Chin’ono, who took the witness stand in his application for refusal of remand on charges of obstruction of justice, told a Harare magistrate that charges against him were “malicious”, adding that as a journalist he had an obligation to protect his sources of information.
“I will not reveal my sources but I stand by what I wrote on my Twitter handle,” said Chin’ono when he was asked by the prosecution to reveal his sources at the National Prosecuting Authority. Chin’ono last week claimed that he was being “persecuted”.
Asked by lead state counsel Lancelot Mutsokoti if what he posted on his Twitter account did not undermine justice delivery in a case in which the Zimbabwe Miners’ Federation head Henrietta Rushwaya is being charged with attempting to smuggle 6kg of refined gold worth $333,000 to Dubai, United Arab Emirates, Chin’ono retorted that his actions were part of his journalistic work. Display Adverts
“I do not understand what you mean when you say that what I posted obstructs justice delivery; what you are trying to tell me is that journalism obstructs justice which in my view is not correct,” said the defiant journalist.
Chin’ono, who arrested on Tuesday 3 November at his Harare residence, said he felt that there was “an element of corruption” when he heard that authorities were not opposing bail for Rushwaya, adding that he was vindicated when the state consented to the granting of bail when a Harare magistrate asked it to explain why it was not opposing bail.
He added that it was also worrying that the state would not oppose bail for Rushwaya because she is a relative of President Emmerson Mnangagwa and other senior officials in government.
“Henrietta Rushwaya was involved in many cases involving corruption before and I could not keep quiet when the National Prosecuting Authority was taking that decision (not opposing bail for Rushwaya), especially when she is related to President Emmerson Mnangagwa who is the president and some top officials in government. Any journalist worth his salt would not ignore such a story when he or she has sourced that information,” said Chin’ono.
“You would agree with me that the home affairs minister Kazembe Kazembe told the media that Zimbabwe was losing $100-million a month due to gold smuggling and that would translate to $1.2-billion a year which is enough to buy everything that is required in our central hospitals, for example, and I can’t ignore such a story when I am confronted with credible information from my sources.”
Mnangagwa has repeatedly called for a zero tolerance on corruption, saying it was affecting the growth of the country’s economy. His predecessor, the late Robert Mugabe, also revealed that Zimbabwe had lost $15-billion to corruption in the diamond sector .
Chin’ono’s lead attorney, Beatrice Mtetwa, told the court that her client is not supposed to be in the dock in the first place and should not be placed on remand.
“Detaining Chin’ono, who is exposing corruption, defeats the whole purpose of authorities asking everyone to fight corruption. He was a whistle-blower in this case and he was using his journalistic skills to expose corruption and in our respectful submission there is nothing wrong with that. In any case, the charges as crafted by the state, do not disclose an offence,” said Mtetwa.

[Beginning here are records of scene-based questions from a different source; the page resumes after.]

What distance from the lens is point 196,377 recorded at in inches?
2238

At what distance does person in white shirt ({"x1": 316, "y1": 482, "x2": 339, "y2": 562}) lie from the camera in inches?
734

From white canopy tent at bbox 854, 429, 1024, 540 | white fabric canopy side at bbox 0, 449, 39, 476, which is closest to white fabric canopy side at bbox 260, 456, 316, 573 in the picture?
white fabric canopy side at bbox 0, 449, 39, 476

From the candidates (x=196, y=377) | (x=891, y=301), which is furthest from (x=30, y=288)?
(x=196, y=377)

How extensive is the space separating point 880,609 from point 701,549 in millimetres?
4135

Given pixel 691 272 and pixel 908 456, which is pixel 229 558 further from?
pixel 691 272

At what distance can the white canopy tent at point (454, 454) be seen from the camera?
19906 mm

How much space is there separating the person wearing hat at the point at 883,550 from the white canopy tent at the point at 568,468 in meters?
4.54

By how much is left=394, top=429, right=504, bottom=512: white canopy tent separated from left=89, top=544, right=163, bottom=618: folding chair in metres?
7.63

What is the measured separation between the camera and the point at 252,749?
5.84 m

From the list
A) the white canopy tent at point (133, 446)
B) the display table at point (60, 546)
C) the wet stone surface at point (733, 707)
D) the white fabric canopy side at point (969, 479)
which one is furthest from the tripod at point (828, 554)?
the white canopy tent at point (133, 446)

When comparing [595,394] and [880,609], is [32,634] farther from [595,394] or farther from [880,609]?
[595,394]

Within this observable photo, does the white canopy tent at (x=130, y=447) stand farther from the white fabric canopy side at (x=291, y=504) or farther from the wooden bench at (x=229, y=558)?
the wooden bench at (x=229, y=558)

But the prosecution maintained that there was a nexus between the alleged offence and Chin’ono’s tweet as Chin’ono had not disputed the tweet.
Magistrate Marehwanazvo Gofa said she would deliver her ruling on Tuesday.

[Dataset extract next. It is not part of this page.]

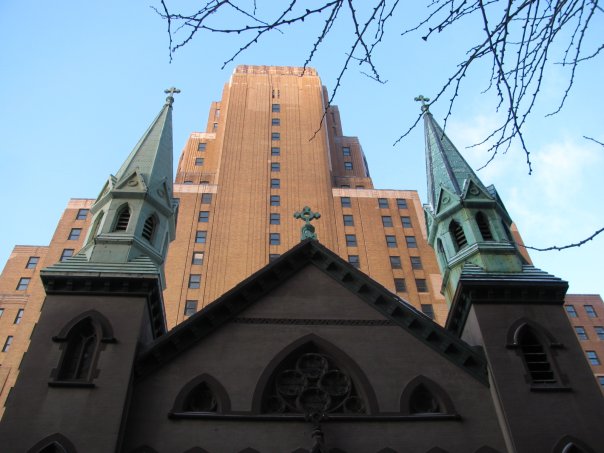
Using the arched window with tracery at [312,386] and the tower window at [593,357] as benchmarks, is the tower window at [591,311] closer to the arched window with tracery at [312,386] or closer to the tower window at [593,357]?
the tower window at [593,357]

Chin’ono arrest was criticised by media watchdogs such as the Media Institute of Southern Africa and Committee to Protect Journalists, which said his arrest was an attack on the journalism profession.
The European Union also condemned his arrest.

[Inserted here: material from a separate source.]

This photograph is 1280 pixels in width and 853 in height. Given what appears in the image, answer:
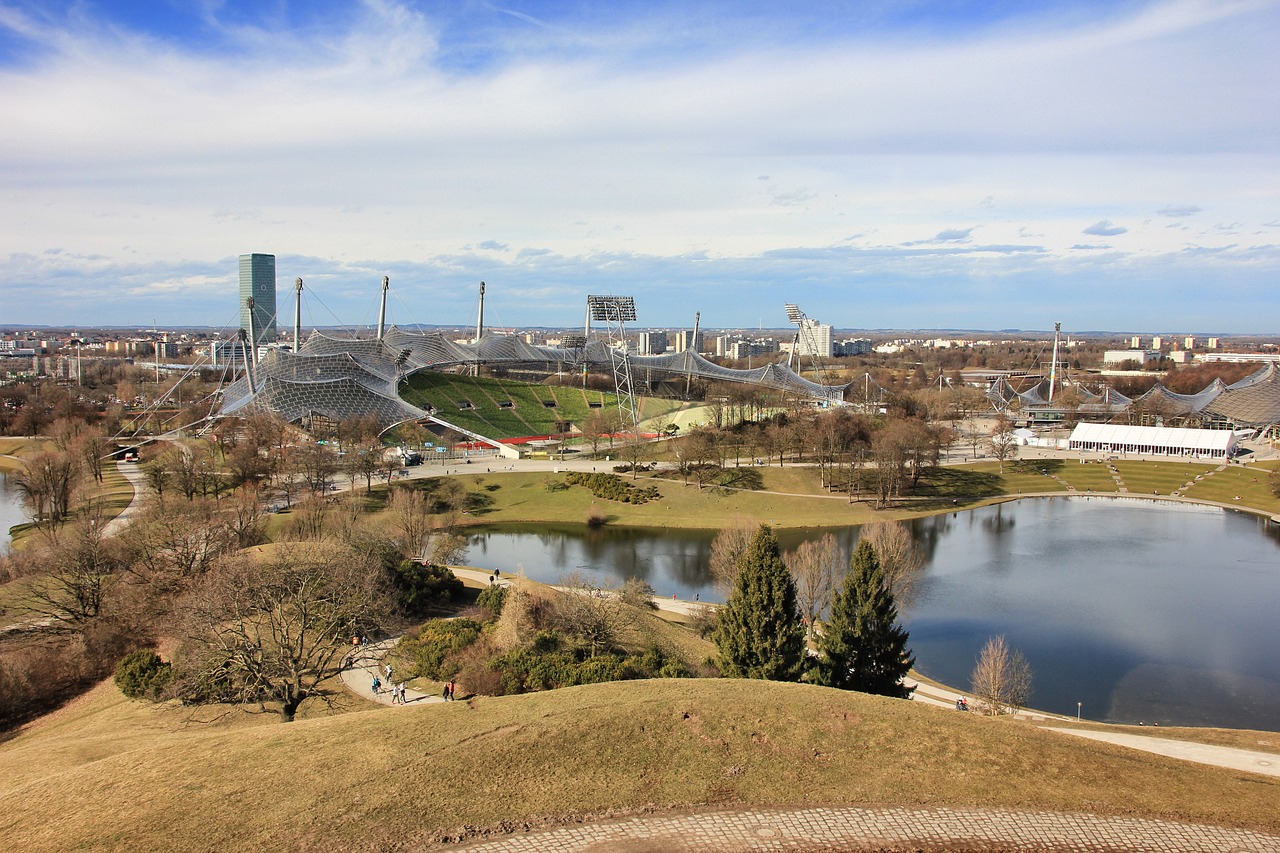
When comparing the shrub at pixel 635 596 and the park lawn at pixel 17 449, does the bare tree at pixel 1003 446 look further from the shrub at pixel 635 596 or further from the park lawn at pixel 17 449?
the park lawn at pixel 17 449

“Hopewell Chin’ono’s detention sends a chilling signal on freedom of opinion and expression in Zimbabwe. Exposing corruption is not a crime – the fight against corruption is a declared government priority,” said EU ambassador to Zimbabwe Tim Olkkonen.
Chin’ono is also out on bail on charges of inciting Zimbabweans to revolt against Mnangagwa’s administration. Another magistrate, Ngoni Nduna, is expected to rule on Tuesday whether or not he should recuse himself from hearing Chin’ono’s case after the journalist accused him of bias.